▸ **OBJECTIF**: D'après l'extrait sur le responsable du développement durable, depuis combien de temps la fonction de CSO existe-t-elle ?

▸ **EXTRAIT DU TEXTE**:
Opinions pour Bilan

Qui est donc le CSO… Le Chief Sustainability Officer – Responsable du développement durable (ou responsable RSE) – est devenu en quelques années un poste clé au sein des entreprises. Cette fonction relativement récente – une vingtaine d’années tout au plus – n’a pas un périmètre d’action parfaitement homogène au sein des organisations.

« Pour cela, il est incontournable de s’inspirer des bonnes pratiques et de les partager, et même de se coordonner… avec ses concurrents ! »

En effet, parce que les sujets de durabilité sont très transverses (dialogue avec les parties prenantes, conformité réglementaire, innovation, R&D, social, environnement, etc.), cette fonction s’est progressivement créée une place centrale, souvent proche des instances décisionnelles et organisationnelles de l’entreprise. Une étude qualitative – datée d’octobre 2023 – de l’équipe de recherche du Centre Leonardo de l’Imperial College Business School, à Londres, en partenariat avec Emeritus, doublée d’une analyse provenant de la base de données du Global Organizational Learning and Development Network (GOLDEN), a mis en évidence la manière dont le rôle de CSO évolue pour façonner les stratégies d’entreprise vers plus de soutenabilité et d’impact.

Sur cette base très riche et sur celle de mon expérience de conseil aux entreprises sur ces thématiques, je vais essayer de vous dessiner un profil type de cette fonction.

Le CSO est une fonction « horizontale » et transformative

La durabilité implique avant tout d’adopter une approche différente dans l’exercice de chaque métier. Par conséquent, cela demande au CSO, et à son équipe, un travail collaboratif avec de nombreuses directions au sein de l’entreprise (RH, finance, légal, achats, logistique, communication, etc.). De même, si l’entreprise possède des sites à plusieurs emplacements géographiques et différentes filiales, le CSO doit veiller à identifier les référents qui veilleront à la bonne compréhension des enjeux et intégration de ceux-ci dans les processus de décision. Au-delà de l’entreprise, il est également nécessaire pour le CSO de coopérer avec l’écosystème en place afin d’obtenir des résultats impactants. De ce fait, le CSO, en collaboration avec les parties prenantes externes – notamment les fournisseurs, les communautés, les ONG entre autres -, oriente la chaîne de valeur de l’entreprise vers l’innovation et les changements systémiques nécessaires.

▸ **DOCUMENTS FOURNIS**:
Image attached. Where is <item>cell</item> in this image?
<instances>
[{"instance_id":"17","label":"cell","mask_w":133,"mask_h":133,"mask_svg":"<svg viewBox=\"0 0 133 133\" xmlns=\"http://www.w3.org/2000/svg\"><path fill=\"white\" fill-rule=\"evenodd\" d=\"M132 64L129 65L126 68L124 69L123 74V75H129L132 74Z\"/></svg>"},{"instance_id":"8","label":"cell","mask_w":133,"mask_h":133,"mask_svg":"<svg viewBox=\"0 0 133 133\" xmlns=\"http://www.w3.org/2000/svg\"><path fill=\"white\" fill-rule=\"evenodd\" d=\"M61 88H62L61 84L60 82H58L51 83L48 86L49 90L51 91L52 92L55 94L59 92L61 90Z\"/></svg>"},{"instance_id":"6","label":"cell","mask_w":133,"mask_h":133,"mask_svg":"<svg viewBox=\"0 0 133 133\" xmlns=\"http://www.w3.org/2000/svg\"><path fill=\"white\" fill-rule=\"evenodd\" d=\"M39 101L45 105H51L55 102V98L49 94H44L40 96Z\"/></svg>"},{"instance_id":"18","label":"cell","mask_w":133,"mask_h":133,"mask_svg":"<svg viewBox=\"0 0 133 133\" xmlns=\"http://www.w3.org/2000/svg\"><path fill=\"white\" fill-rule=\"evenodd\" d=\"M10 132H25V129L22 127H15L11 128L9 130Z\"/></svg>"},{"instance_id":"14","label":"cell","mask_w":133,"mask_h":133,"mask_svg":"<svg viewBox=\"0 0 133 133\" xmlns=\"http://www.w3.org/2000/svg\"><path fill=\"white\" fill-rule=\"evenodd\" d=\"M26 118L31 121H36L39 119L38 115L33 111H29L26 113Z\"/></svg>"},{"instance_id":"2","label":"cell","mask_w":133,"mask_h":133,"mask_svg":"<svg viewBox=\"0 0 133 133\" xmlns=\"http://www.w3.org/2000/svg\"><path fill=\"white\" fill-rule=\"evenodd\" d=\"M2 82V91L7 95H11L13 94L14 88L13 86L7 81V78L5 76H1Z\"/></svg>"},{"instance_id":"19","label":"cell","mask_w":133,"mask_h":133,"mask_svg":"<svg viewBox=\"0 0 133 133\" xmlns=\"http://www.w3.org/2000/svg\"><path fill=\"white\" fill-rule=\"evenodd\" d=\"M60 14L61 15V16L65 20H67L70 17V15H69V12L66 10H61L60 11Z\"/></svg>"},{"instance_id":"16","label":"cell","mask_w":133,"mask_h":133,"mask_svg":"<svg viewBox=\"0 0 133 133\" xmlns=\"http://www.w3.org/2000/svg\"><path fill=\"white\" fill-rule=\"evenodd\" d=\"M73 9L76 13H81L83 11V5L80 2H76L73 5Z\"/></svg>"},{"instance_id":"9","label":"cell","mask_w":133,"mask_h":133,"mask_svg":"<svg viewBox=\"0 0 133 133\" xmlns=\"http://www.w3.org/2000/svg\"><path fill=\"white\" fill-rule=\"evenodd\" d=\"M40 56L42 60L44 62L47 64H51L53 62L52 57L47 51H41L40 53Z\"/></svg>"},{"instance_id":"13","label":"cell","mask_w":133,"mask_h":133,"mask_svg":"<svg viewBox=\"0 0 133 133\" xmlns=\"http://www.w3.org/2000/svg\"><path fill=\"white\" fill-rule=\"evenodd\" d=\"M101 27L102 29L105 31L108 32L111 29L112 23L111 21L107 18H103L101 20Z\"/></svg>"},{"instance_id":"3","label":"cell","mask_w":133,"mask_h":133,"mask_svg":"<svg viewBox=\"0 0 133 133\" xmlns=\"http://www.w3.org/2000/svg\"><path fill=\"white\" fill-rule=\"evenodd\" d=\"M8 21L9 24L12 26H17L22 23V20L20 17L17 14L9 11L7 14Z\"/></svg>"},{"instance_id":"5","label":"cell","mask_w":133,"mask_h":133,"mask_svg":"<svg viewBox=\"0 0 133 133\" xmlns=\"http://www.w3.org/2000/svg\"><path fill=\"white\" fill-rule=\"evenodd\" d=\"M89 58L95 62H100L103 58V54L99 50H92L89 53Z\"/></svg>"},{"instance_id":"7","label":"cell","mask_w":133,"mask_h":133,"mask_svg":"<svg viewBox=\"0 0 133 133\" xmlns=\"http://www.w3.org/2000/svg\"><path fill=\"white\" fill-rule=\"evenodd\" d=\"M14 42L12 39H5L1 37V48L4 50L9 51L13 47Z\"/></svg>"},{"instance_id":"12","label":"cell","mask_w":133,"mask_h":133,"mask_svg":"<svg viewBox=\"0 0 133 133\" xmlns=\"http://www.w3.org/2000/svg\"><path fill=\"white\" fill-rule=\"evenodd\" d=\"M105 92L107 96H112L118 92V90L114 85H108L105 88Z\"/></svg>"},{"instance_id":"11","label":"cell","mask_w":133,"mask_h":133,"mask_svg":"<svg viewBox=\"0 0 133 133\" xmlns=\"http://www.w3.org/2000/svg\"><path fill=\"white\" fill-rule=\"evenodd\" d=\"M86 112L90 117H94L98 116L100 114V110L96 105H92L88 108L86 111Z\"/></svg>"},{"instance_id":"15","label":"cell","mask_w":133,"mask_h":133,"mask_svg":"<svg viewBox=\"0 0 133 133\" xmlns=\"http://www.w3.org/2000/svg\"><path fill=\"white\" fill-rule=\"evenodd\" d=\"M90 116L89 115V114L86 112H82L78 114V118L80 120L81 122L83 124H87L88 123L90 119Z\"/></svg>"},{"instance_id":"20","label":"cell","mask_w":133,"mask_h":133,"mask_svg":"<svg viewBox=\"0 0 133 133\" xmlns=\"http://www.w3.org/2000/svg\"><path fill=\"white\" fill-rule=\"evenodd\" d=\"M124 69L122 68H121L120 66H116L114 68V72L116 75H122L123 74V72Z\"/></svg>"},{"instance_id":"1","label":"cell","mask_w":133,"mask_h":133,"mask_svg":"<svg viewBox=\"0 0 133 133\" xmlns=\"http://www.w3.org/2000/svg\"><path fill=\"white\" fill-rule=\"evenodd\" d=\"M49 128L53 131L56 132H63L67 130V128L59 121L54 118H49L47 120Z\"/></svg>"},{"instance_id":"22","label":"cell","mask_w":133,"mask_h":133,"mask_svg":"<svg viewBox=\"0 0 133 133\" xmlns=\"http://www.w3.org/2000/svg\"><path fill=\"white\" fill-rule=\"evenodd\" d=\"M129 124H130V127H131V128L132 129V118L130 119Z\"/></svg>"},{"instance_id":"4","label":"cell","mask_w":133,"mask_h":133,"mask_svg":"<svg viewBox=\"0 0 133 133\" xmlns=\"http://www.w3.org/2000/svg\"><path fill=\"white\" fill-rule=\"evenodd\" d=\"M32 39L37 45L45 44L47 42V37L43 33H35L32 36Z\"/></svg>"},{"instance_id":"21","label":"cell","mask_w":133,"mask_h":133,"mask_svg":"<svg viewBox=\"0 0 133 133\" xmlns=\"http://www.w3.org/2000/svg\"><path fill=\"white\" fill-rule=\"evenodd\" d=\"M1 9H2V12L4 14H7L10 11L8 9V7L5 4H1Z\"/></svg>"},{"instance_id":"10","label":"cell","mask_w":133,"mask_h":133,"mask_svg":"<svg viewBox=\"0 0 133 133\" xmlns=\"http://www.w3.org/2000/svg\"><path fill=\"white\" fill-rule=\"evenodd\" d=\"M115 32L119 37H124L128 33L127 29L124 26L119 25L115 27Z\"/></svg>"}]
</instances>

▸ **RÉSULTAT**: Depuis une vingtaine d'années tout au plus.